Keywords: retrosynthesis, graph neural network, simulated reaction
TL;DR: We introduce a method to train the retrosynthesis model with simulated reactions to increase prediction accuracy, confidence and diversity.
Abstract: Retrosynthesis analysis aims to design reaction pathways and intermediates for a target compound. Emerging works have been developed to automate this process by machine learning (ML) approaches, which greatly accelerate the process of synthesis pathway design. As data-driven approaches, ML models learn the synthetic pathways from existing reaction data. Although there are multiple synthesis pathways to synthesize one target product, one reaction product usually only has one corresponding reactant set in the training dataset. Therefore, existing models were trained by considering all the other reaction pathways as negative labels, which potentially includes a huge amount of false-negative data. In this work, we generate virtually validated simulated reactions by enumerating local reaction templates on the known reaction center and investigate the effect of training retrosynthesis models with these simulated reactions. We found that not only prediction accuracy but both prediction diversity and prediction confidence are also largely increased when training retrosynthesis models with simulated reactions.

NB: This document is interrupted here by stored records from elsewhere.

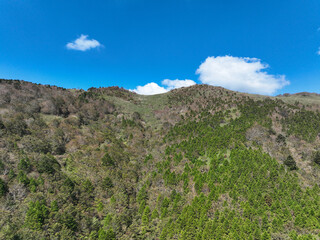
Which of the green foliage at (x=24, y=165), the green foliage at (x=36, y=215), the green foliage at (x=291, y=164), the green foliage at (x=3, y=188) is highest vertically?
the green foliage at (x=24, y=165)

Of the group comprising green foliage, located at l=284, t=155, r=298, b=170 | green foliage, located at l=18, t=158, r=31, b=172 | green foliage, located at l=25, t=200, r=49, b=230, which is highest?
green foliage, located at l=18, t=158, r=31, b=172

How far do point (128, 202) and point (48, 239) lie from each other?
10.8 m

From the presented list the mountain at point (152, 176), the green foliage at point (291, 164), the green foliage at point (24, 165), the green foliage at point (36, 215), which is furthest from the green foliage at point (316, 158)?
the green foliage at point (24, 165)

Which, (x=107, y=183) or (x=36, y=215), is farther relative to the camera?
(x=107, y=183)

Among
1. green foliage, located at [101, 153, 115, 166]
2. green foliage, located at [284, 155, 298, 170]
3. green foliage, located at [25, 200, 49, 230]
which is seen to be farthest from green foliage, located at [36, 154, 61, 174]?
green foliage, located at [284, 155, 298, 170]

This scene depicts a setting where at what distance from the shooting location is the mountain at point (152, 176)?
56.3 feet

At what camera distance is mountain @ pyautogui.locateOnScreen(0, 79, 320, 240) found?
56.3 ft

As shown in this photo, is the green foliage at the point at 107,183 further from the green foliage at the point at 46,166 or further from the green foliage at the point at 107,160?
the green foliage at the point at 46,166

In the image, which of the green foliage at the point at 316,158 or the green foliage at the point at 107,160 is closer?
the green foliage at the point at 316,158

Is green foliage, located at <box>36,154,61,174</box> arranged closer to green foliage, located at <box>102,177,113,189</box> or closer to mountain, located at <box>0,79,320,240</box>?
mountain, located at <box>0,79,320,240</box>

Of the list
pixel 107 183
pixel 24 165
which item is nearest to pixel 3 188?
pixel 24 165

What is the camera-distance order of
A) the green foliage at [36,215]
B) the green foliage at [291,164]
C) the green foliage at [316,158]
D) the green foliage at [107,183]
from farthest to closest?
the green foliage at [316,158] → the green foliage at [291,164] → the green foliage at [107,183] → the green foliage at [36,215]

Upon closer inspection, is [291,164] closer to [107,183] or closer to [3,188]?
[107,183]

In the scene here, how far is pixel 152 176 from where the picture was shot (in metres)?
28.2
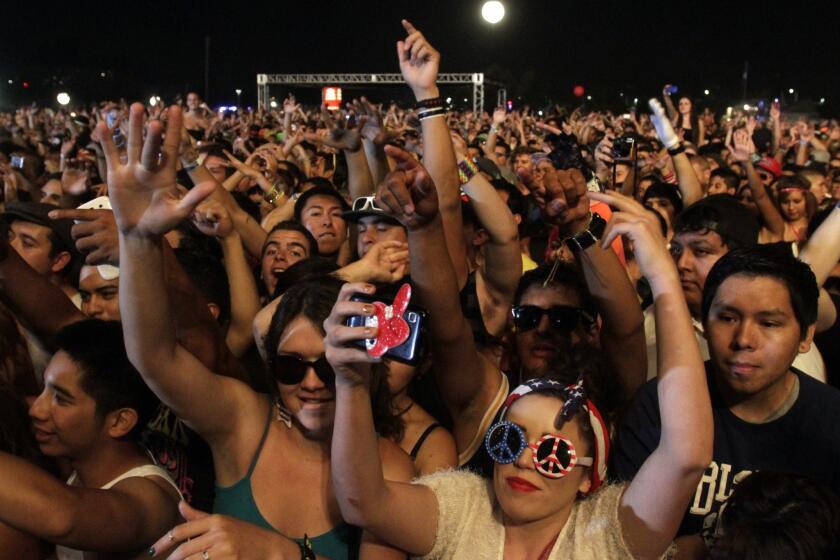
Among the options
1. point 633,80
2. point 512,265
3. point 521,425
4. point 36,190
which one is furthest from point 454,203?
point 633,80

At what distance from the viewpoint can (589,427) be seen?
7.01 ft

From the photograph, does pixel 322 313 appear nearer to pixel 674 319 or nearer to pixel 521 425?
pixel 521 425

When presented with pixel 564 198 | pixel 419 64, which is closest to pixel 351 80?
pixel 419 64

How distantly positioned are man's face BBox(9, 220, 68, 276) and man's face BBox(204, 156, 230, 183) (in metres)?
2.82

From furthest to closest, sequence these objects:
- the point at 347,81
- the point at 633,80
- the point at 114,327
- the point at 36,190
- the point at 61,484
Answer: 1. the point at 633,80
2. the point at 347,81
3. the point at 36,190
4. the point at 114,327
5. the point at 61,484

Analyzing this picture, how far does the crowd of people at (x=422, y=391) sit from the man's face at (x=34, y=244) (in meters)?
0.90

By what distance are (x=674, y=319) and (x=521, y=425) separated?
18.4 inches

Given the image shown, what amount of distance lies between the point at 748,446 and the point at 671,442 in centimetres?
56

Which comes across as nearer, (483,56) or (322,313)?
(322,313)

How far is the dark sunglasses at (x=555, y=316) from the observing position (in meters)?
2.98

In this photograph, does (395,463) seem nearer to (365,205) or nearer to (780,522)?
(780,522)

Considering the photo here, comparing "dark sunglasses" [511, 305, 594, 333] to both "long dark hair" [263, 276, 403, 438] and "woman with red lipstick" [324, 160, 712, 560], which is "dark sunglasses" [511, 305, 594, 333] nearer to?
"long dark hair" [263, 276, 403, 438]

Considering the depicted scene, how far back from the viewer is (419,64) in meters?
3.46

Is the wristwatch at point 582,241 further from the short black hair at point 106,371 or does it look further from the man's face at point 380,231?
the short black hair at point 106,371
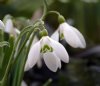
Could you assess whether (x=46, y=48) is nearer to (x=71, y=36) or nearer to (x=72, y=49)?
(x=71, y=36)

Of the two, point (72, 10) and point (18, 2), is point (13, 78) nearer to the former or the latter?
point (18, 2)

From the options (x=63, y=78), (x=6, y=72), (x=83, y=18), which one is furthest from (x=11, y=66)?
(x=83, y=18)

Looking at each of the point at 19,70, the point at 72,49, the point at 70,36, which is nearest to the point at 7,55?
the point at 19,70

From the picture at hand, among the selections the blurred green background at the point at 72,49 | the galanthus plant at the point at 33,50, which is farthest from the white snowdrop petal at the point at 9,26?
the blurred green background at the point at 72,49

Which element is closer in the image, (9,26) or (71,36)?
(71,36)

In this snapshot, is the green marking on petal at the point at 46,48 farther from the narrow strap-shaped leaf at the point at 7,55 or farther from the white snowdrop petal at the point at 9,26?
the white snowdrop petal at the point at 9,26

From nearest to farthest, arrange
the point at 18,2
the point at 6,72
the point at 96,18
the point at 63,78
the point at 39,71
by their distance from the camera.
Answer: the point at 6,72 < the point at 63,78 < the point at 39,71 < the point at 18,2 < the point at 96,18

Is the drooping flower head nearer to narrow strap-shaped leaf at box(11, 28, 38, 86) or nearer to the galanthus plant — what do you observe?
the galanthus plant
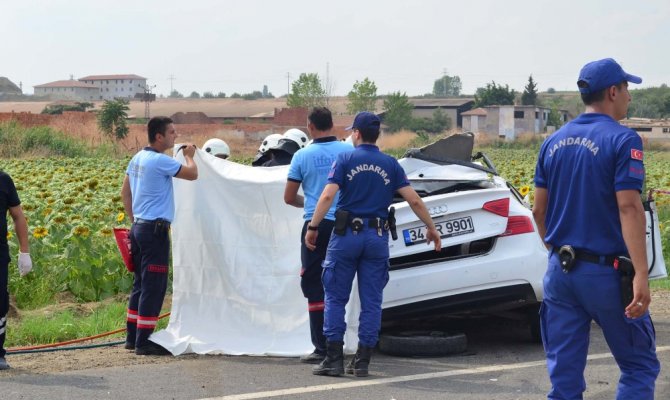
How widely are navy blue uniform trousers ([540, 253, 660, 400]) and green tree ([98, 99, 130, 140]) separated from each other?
2403 inches

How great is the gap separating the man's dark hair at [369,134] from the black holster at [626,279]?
9.56 feet

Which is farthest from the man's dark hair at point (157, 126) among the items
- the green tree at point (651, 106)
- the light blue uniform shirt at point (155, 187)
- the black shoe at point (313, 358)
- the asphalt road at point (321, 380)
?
the green tree at point (651, 106)

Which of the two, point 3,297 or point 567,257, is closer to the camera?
point 567,257

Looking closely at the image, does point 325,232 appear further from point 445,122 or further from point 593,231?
point 445,122

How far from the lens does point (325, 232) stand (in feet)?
25.7

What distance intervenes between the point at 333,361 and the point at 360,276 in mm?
623

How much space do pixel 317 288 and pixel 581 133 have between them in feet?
11.3

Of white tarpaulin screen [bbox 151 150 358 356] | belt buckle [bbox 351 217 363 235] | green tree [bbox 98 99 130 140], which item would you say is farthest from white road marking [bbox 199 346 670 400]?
green tree [bbox 98 99 130 140]

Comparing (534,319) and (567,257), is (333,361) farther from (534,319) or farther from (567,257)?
(567,257)

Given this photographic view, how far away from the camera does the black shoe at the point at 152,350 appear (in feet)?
27.2

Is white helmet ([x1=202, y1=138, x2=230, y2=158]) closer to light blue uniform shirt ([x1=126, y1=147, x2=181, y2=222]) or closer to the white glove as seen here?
light blue uniform shirt ([x1=126, y1=147, x2=181, y2=222])

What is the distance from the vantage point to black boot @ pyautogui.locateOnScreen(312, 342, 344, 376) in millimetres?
7426

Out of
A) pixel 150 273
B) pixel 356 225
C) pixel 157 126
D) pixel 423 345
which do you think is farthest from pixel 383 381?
pixel 157 126

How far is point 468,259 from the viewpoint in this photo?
8.11 metres
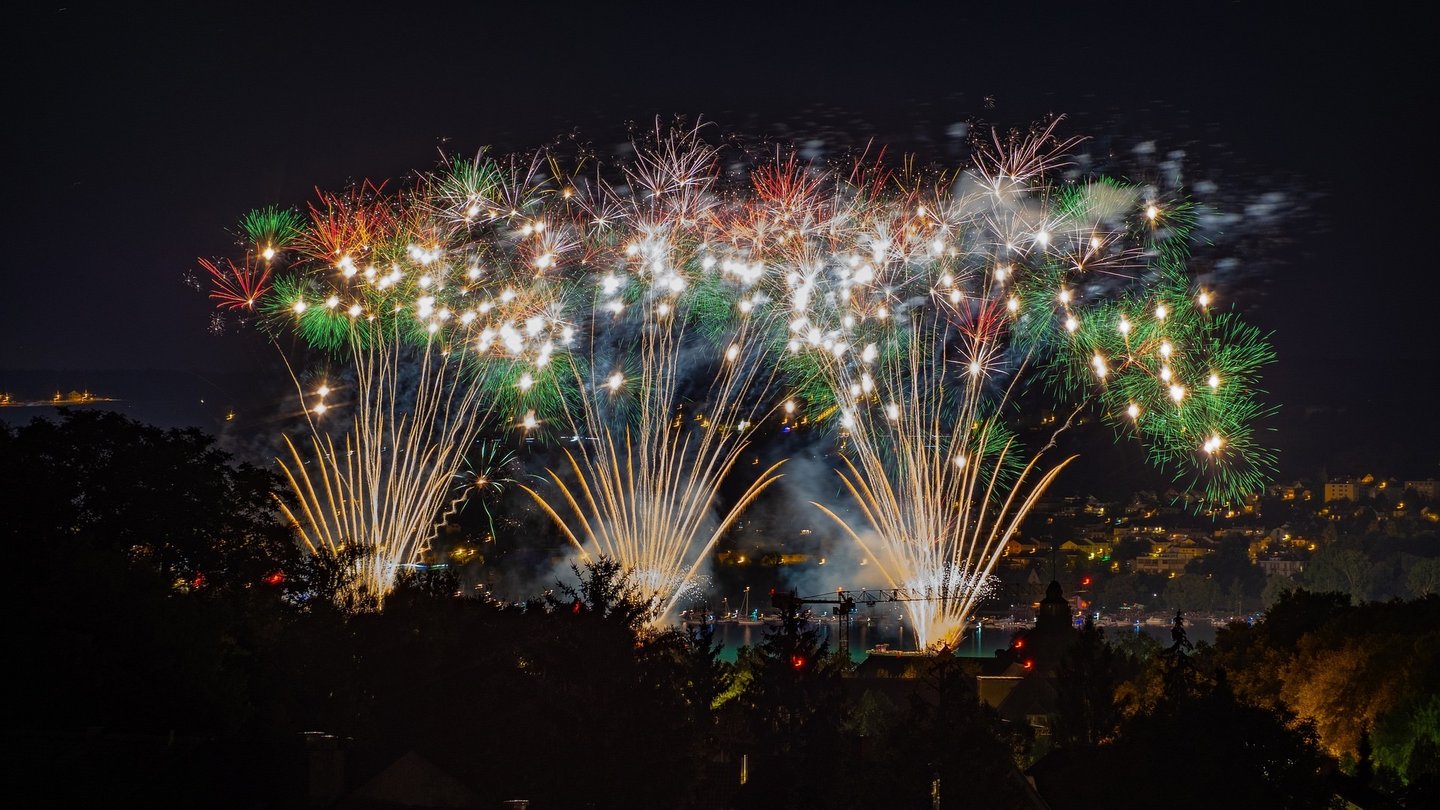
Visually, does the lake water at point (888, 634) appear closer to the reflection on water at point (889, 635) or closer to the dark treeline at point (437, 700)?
the reflection on water at point (889, 635)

Specifically, the round-trip accuracy of top-5 prediction is increased from 86.2% to 90.8%, and the round-trip accuracy of predictions having output scores greater than 0.5 is increased from 93.5% to 96.4%. Moreover, the ratio of predictions showing output scores greater than 0.5 is increased from 6.0% to 26.5%. We also show that models trained with simulated reactions have a preference to predict more diverse synthesis pathways, including the reactions that are rarely seen in the training set.